Ей никогда и в голову не приходила мысль, что хорошо было бы полюбить этого человека, или, по крайней мере, попробовать это. Но теперь она попросту чувствует, что не выносит его.

Изящный «лакированный сапог».

Мэри сначала украдкой взглядывает на мужа, и видя, что он не смотрит, начинает смотреть на него глазами, полными отвращения, пресыщения, почти брезгливости и презрения.

Он заметил, что она смотрит на него.

Уставился вопросительными глазами.

— Мне казалось, что у тебя галстук съехал, — говорит Мэри, а пальцами впивается в свою ногу.

Ей хочется крикнуть:

— Ах, довольно с меня этого!

Это было бы хорошо для какой-нибудь Амелии Гольдблюм, для Доси или Юли Блаудах, но не для нее, не для нее, не для нее!..

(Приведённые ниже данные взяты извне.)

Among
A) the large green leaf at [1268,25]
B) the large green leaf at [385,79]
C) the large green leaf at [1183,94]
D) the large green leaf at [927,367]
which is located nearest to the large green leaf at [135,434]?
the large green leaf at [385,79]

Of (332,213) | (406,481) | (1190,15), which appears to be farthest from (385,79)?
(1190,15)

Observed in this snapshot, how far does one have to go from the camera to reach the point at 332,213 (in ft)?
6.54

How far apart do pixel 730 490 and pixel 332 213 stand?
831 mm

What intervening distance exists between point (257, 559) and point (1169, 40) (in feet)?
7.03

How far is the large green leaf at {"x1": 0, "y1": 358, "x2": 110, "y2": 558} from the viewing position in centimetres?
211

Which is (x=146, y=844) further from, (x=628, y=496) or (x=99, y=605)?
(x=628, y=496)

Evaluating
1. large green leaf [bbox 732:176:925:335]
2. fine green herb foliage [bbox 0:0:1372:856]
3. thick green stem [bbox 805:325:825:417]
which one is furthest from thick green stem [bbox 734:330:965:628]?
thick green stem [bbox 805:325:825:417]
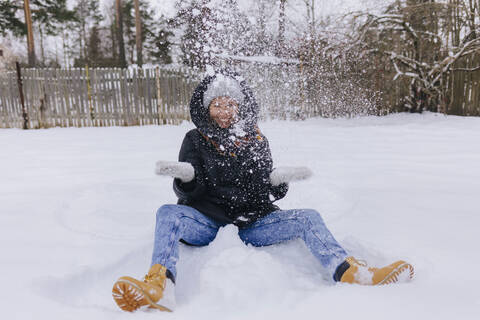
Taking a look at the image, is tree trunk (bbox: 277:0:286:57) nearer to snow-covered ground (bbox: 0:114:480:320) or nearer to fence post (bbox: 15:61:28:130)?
snow-covered ground (bbox: 0:114:480:320)

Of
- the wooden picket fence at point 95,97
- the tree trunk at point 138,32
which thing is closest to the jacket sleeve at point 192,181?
the wooden picket fence at point 95,97

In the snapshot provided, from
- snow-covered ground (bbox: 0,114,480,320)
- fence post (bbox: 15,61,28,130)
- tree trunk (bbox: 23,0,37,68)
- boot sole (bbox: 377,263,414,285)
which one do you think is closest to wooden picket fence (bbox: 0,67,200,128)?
fence post (bbox: 15,61,28,130)

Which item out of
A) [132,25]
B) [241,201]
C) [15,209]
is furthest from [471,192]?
[132,25]

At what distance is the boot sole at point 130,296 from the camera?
1.27m

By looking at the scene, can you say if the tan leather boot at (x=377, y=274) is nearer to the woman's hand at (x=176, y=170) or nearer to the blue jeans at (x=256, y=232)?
the blue jeans at (x=256, y=232)

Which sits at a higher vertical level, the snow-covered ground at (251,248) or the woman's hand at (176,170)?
the woman's hand at (176,170)

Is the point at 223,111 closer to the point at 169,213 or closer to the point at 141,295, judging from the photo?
the point at 169,213

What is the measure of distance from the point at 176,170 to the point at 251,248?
58 centimetres

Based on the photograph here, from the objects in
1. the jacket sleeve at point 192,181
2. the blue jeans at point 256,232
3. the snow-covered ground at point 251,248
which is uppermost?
the jacket sleeve at point 192,181

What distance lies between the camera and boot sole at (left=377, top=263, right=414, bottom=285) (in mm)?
1426

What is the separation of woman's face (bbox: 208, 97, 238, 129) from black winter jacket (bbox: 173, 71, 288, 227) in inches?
2.1

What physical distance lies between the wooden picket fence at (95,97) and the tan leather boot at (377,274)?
7.73 metres

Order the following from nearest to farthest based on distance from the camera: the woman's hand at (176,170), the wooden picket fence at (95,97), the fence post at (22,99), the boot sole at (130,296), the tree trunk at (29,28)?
the boot sole at (130,296) → the woman's hand at (176,170) → the fence post at (22,99) → the wooden picket fence at (95,97) → the tree trunk at (29,28)

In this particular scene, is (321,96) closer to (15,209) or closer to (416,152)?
(416,152)
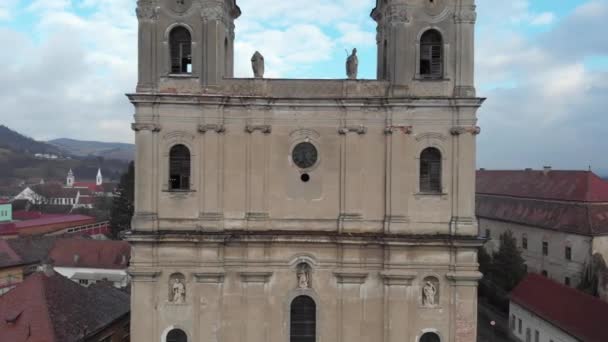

Как бы они кичились, как бы задирали нос!.. Им тоже мало иметь миллионы, мало быть красивыми… Графиня Мэля, графиня Юля… Только Чорштынскому мало: у одной полмиллиона, а у другой 700 тысяч! Ведь у него столько гетманов в роду, и столько векселей у евреев… Ему нужна была такая золотая роза саронская, такая бриллиантовая «лилия долин».

А там опять Итамар умирает на сцене — и сейчас начнется сцена блуждающей Ады и диалог со Сфинксом — и заключительный гимн.

Мэри не захотела поехать из театра прямо к Лудзким. Она чувствовала себя уставшей, — а главное: если играть — то крупно!

Она знала, что глаза всех обратятся на нее и на Стжижецкого, — и хотела, чтобы они обратились с особенным вниманием. Ее губы презрительно надулись.

Она хотела, кроме того, и со Стжижецким столкнуться лицом к лицу. Войти вместе с другими, в толпе, — нет, это не для нее. Если первое впечатление будет обыкновенно, то и все потом будет обыкновенно. Пусть все сначала познакомятся с ним, наговорятся, пусть пройдет первый взрыв всеобщего внимания.

На Мэри было прелестное черное платье, вдоль пояса — гирлянда черных роз, на шее нитка великолепного жемчуга и бриллиантовая звезда в волосах. Когда она посмотрела на себя в зеркало дома, то заметила, что похожа на какое-то сказочное видение. Тревога и лихорадочность последних дней сделали ее лицо подвижнее и интереснее. Ее огромные темные глаза с темной поволокой блестели особенно ярко. Она никогда не чувствовала себя такой красивой. Войти вместе с толпой?.. Ей?..

Она вошла, гордая, спокойная, с поднятой головой, как царица. Она решила импонировать всем, и импонировала в самом деле. Воцарилась почти полная тишина.